Since 2015, under India’s flagship maritime policy of “Security and Growth for All” (SAGAR), Indian Prime Minister Narendra Modi has constituted the Annual Joint HADR Exercise (AJHE), named Operation Chakravat, to demonstrate India’s capabilities in disaster risk mitigation, and disaster risk response within the IOR. Similarly, India has instituted Operation Tiger TRIUMPH with the United States to foster triservices engagement between the two states while having the ability to conduct amphibious HADR operations in the advent of a natural calamity. India has also furthered HADR cooperation with the United States under the aegis of the Quadrilateral Security Dialogue (Quad). The Quad has deliberated on providing coordinated responses to climate disasters while expanding its capacity, capability, and interoperability within the Indo-Pacific. In fact, the Quad sherpas organized the first Quad HADR meeting to this effect in New Delhi in December 2022.

Way Forward

As India and China expand their diplomatic footprints in their respective spheres of influence, HADR will continue to be a frontier of contestation. However, if India aspires to remain the “first responder to crisis” in South Asia and the Indo-Pacific, New Delhi should focus on capacity building to match Chinese operations, keeping its existing budgetary constraints in mind.

India should invest in suitable platforms to ameliorate its HADR missions through the acquisition of utility helicopters, Landing Platform Helicopters (LPHs), and Landing Platform Docks (LPDs) to ensure faster deployments. India should acquire Multi-Role Supply Ships (MRSS) with HADR contingency load-outs that include deployable shelter systems and relief supplies. Moreover, if economically feasible, India should acquire a hospital ship like China’s Peace Ark to ameliorate Indian HADR operations.

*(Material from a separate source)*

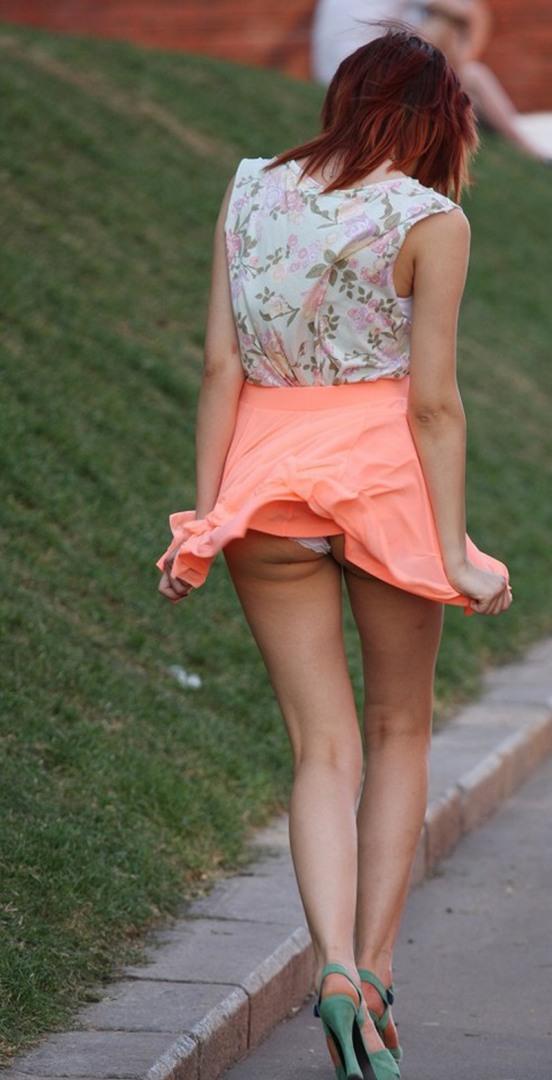 девушки в коротких юбках и видно трусы - 2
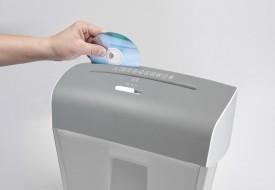 Distrugator de documente si CD, 8 coli - Resigilat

Finally, as strategic cooperation for diplomatic influence limits the possibilities for cooperation on HADR, India and China must engage in confidence building measures (CBMs) and bilaterally engage with each other so that the overt securitization of HADR does not contribute to the creation of new security dilemmas in the IOR, where the benign actions of one nation may be deemed as a threat by another.